There once was an old man in a lighthouse. At the base of his towering candle-shaped home sat a weathered mailbox reading, “Residence of Johnny Orlando.” With his trusty Galápagos penguin Jalapeño at his side, Orlando climbed the spire every morning to activate the beacon in order to assist incoming shipping vessels. His deep hazel eyes would stare into the ocean void every day, reflecting the infinite grey and blue storm clouds beyond the horizon. The old man waited patiently for seabound visitors searching for lodging in the cliffside town of St. Bonneville. No one ever came, of course. After 86 years on the job, Orlando had never seen a single ship enter the bay with the help of his lighthouse.
His only customers nowadays were the city folk, desperate to make a name for themselves by charting the roaring sea. The routine was simple: Jalapeño would squawk whenever he spotted a sailor and their crew marching towards the water, Orlando would help them prepare their boat for their voyage, and he would give them his warning, “No one has come back from these waters in over 100 years.” As the vessels disappeared into the fog, the old man would shout, “Farewell and goodbye, children!” Orlando had guiltlessly sent thousands of adventurers into the tumultuous ocean. While he had admittedly overstayed his welcome in St. Bonneville, there he remained. He thought that his final resting place would be his lighthouse. Perhaps Jalapeño would be at his side as his fate was sealed far from the dangers of the stormy void. One thing was certain in the old man’s eyes: he would never doom himself to the water.
On one sunny morning, a few days before summer began, Orlando found a letter inside his mailbox. He walked to the top of the tower to read in comfort. The soaked paper had been blasted by the ocean’s foam and was barely legible. As the old man squinted his eyes, the words became clear.
To Mr.

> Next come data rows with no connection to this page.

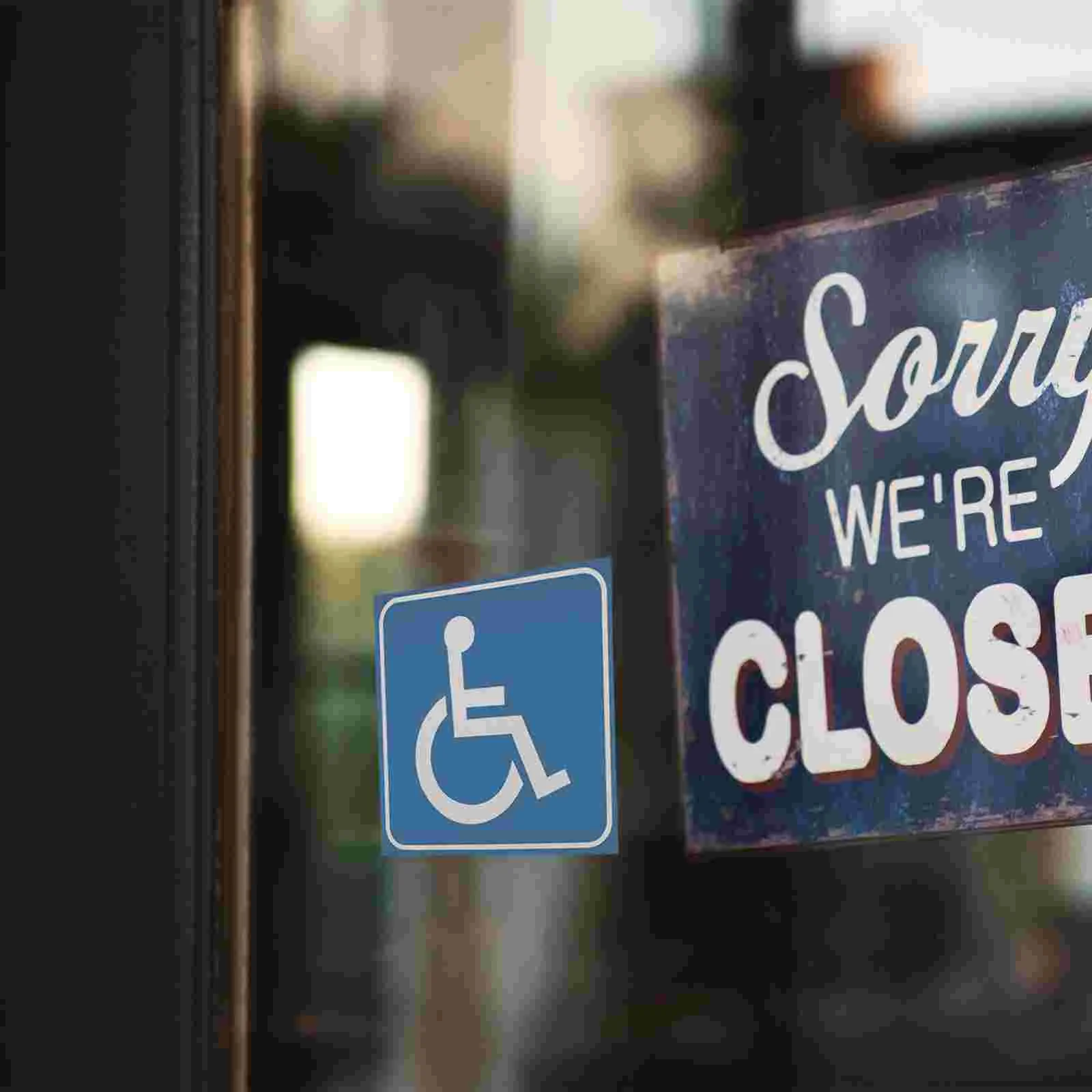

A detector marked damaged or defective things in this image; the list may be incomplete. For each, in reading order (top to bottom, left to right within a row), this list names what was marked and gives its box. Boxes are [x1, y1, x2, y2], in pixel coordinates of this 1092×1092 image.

peeling paint on sign [655, 158, 1092, 852]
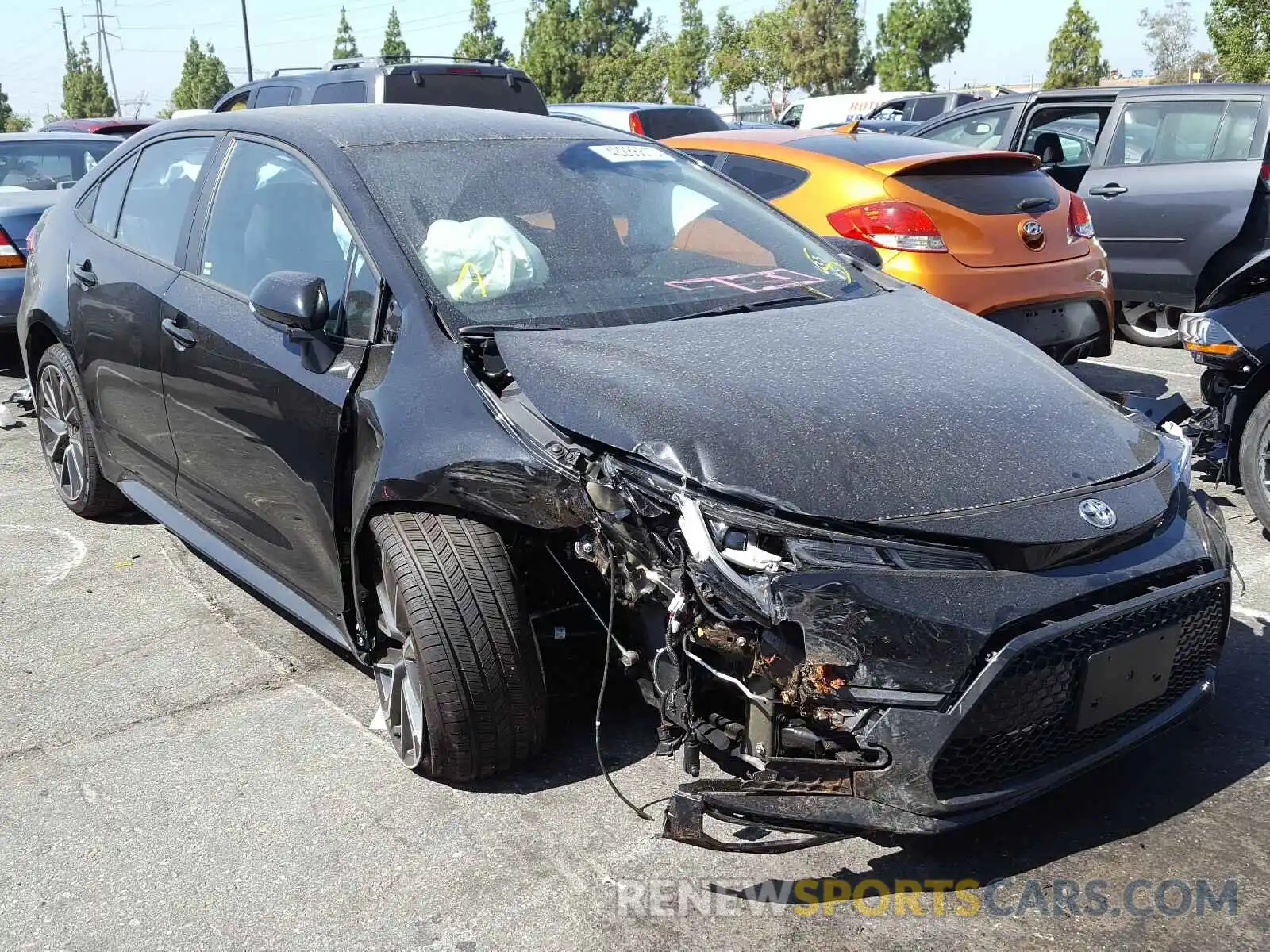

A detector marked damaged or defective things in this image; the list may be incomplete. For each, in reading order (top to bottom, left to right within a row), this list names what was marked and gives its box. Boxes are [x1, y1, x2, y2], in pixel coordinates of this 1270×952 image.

dented hood [495, 290, 1163, 525]
crushed front end [574, 451, 1229, 853]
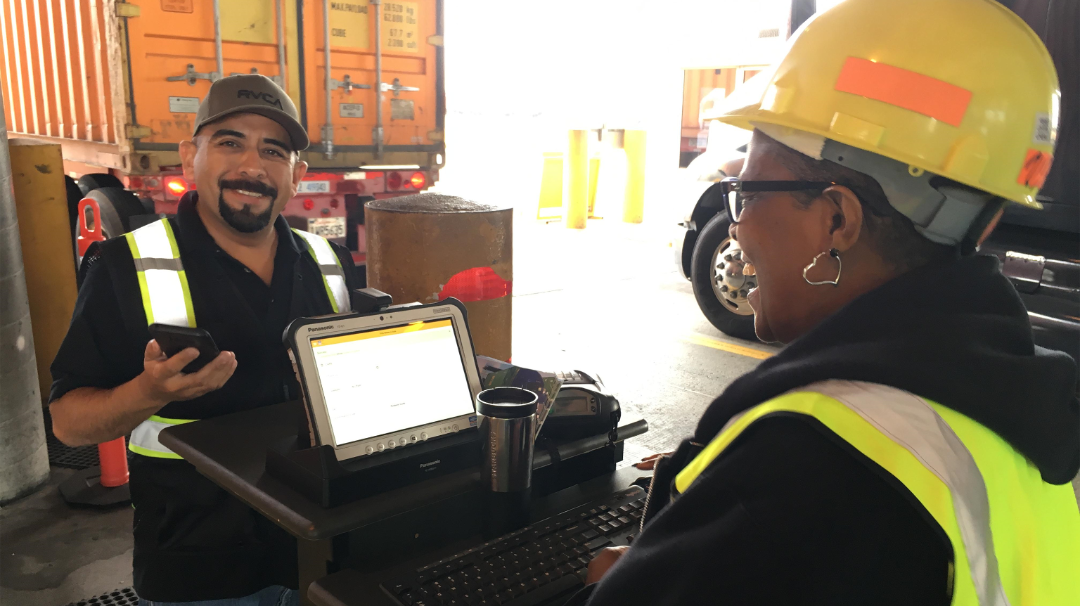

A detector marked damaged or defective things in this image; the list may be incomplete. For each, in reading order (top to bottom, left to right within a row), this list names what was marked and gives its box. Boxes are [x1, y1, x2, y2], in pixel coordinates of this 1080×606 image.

rusty metal barrel [365, 193, 511, 358]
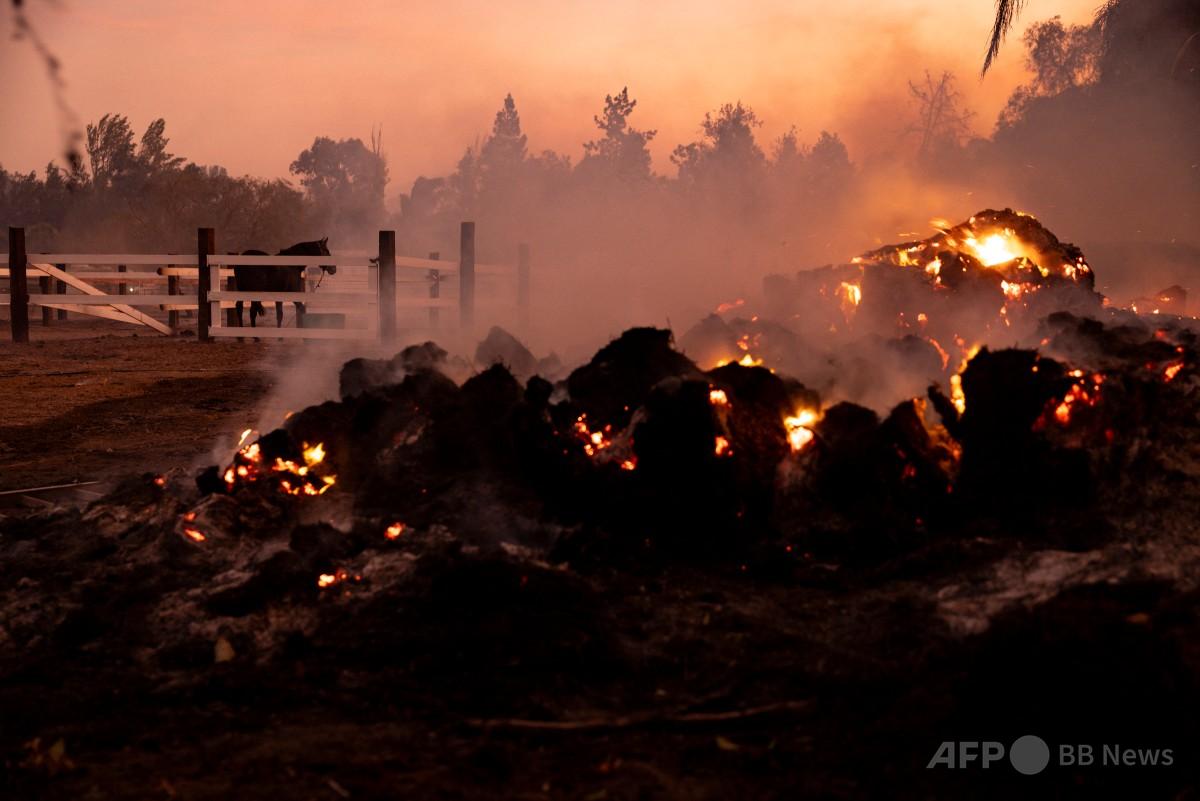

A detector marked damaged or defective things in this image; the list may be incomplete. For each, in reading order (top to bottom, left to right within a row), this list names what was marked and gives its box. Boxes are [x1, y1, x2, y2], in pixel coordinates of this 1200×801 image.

charred hay bale [475, 323, 537, 376]
charred hay bale [568, 326, 705, 431]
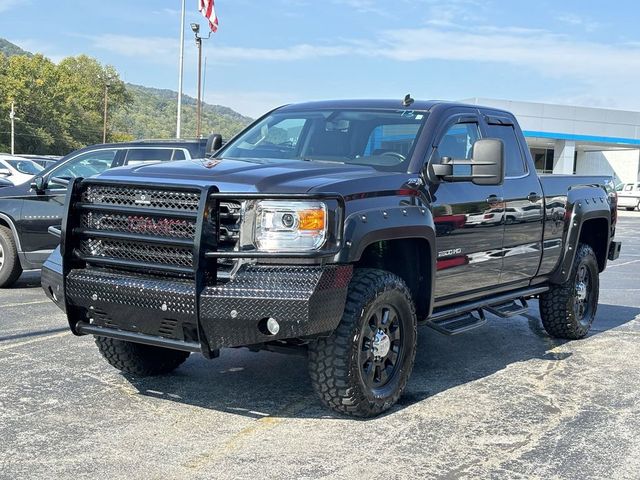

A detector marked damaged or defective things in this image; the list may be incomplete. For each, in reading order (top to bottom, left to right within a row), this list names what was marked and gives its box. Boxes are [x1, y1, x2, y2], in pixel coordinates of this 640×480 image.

cracked pavement [1, 212, 640, 478]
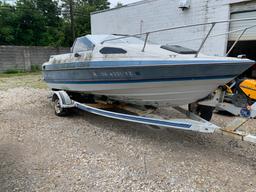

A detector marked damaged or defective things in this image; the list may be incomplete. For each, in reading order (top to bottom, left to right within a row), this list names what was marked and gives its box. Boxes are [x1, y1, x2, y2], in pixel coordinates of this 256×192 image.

rusty metal trailer part [52, 91, 256, 144]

Johnny Orlando,
In order to expand the beautiful town of St. Bonneville, you will be removed from your sky-scraping lighthouse on the evening of June 2nd. The lighthouse will be demolished thereafter and you will be provided with a room in our luxury hotel. Accept these terms or be doomed to the stormy sea you have subjected the townsfolk to for decades.
Love, Mayor Wagner
Orlando crushed the paper with his dirt-encrusted fingers. He turned around to shout and curse his frustrations to Jalapeño, but his loyal penguin was nowhere to be found. The old man hobbled down the spiral staircase and swung the weathered front door open. Perched directly on the coastline was Jalapeño. Orlando knelt next to his 20 year old Galápagos penguin and began to cry. The warm tears felt foreign against his coarse cheeks, as did the feeling of fear in his heart. Suddenly, Jalapeño waddled towards the water. The penguin’s wings shook with what could only be anxiety. Despite the bird’s fear, it leaped into the silver ocean and swam into the void.
The old man sat on the coastline for a long time. Why had his penguin left him? Why was he being forced out of his home? He felt safe there and did not want to leave. As he saw a couple of bounding dolphins resist the waves and disappear into the clouds, he came to a realization. If women, men, penguins, and dolphins can conquer the sea then so can I, Orlando thought.
There once was an old man in a boat. After gathering up food, water, and a compass, the former lighthouse caretaker set sail. What rested beyond the sea no longer mattered to Johnny Orlando. The ocean was his to discover, and he hoped to find Jalapeño again someday.